The most common threat to the efficiency of your HVAC system in a commercial setting is the same as those for private homeowners: interrupted airflow due to dirty HVAC air filters. Almost all HVAC technicians agree that a unit’s air filters should be changed out approximately every two months, and for a number of good reasons. First off, the filters in your HVAC equipment are directly responsible for intercepting all sorts of toxic debris. For example, dust, pollen, and other allergens, and outdoor pollution are all prevented from contaminating the clean, breathable air of your commercial building with a clean filter. For your tenant’s health and wellbeing, the simple step of changing out dirty filters can drastically improve your air quality.

Additionally, changing your filters is one of the best ways to improve commercial HVAC efficiency for your business. Aside from helping improve your indoor air quality, unclogged filters can both boost airflow and stabilize your energy use. When an HVAC system’s airflow is clear, the unit itself runs on less energy. This also healthy for the HVAC equipment itself, due to less wear and tear on the unit, which means that you get to save on HVAC maintenance.
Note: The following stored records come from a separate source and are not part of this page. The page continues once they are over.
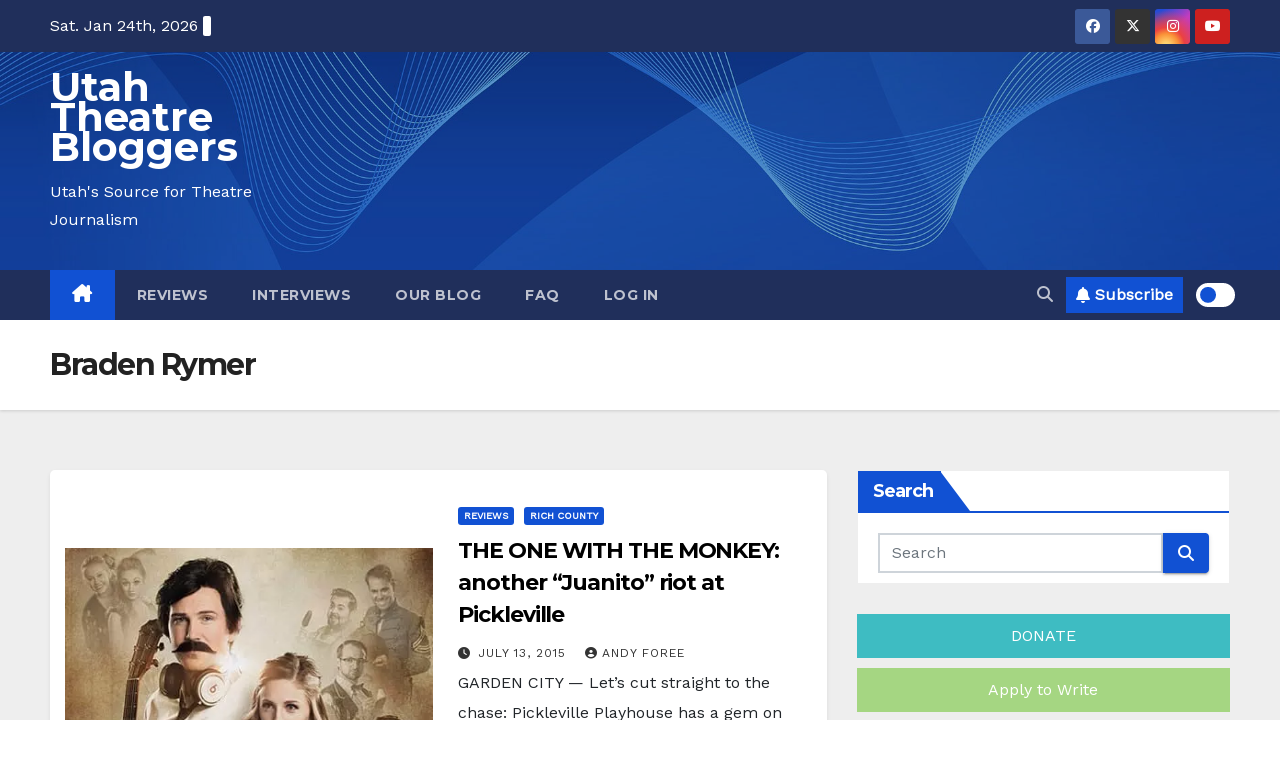

--- FILE ---
content_type: text/html; charset=utf-8
request_url: https://www.google.com/recaptcha/api2/aframe
body_size: 267
content:
<!DOCTYPE HTML><html><head><meta http-equiv="content-type" content="text/html; charset=UTF-8"></head><body><script nonce="dyszGttA6T2Xv6zQgUDxAA">/** Anti-fraud and anti-abuse applications only. See google.com/recaptcha */ try{var clients={'sodar':'https://pagead2.googlesyndication.com/pagead/sodar?'};window.addEventListener("message",function(a){try{if(a.source===window.parent){var b=JSON.parse(a.data);var c=clients[b['id']];if(c){var d=document.createElement('img');d.src=c+b['params']+'&rc='+(localStorage.getItem("rc::a")?sessionStorage.getItem("rc::b"):"");window.document.body.appendChild(d);sessionStorage.setItem("rc::e",parseInt(sessionStorage.getItem("rc::e")||0)+1);localStorage.setItem("rc::h",'1769241966877');}}}catch(b){}});window.parent.postMessage("_grecaptcha_ready", "*");}catch(b){}</script></body></html>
Other Aspects of HVAC Temperatures

Another option for lowering your commercial building’s energy consumption is by upgrading your industrial thermostat. Over the past few years, new technologies have been introduced to help homeowners and business owners alike when it comes to indoor temperature and power consumption. Over time, fiddling with a thermostat can result in astronomical utility bills, especially if you’re unaware that the temperature is programmed at an extreme setting. New digital solutions have solved this problem, namely with a programmable thermostat, or “smart thermostat,” which can be loaded with presets for keeping the indoor temperature comfortable and cost-efficient. If you’re a commercial property owner or business owner expecting high volumes of visitors over the coming year, a smart thermostat may-be your best option for an HVAC efficiency upgrade.

Regular Maintenance for Your HVAC


In the long run, the best course of action for keeping your commercial building’s utility efficiency at peak potential is to schedule regular maintenance of your HVAC system and other infrastructural hardware. While you can perform certain tasks on your own, only a professional technician can conduct the necessary monitoring and check-ups needed for guaranteed energy efficiency and hazard avoidance.

Commercial HVAC contractors and technicians often make preventative maintenance plans available to business owners, allowing you unlimited service calls, air filter changes, and replacement for each piece of equipment, as well as other discounts throughout the year. As the public returns to a normal routine of visiting their favorite restaurants and stores, as well as a traditional workday at the office, now is the best time to invest in your building’s utilities and air quality.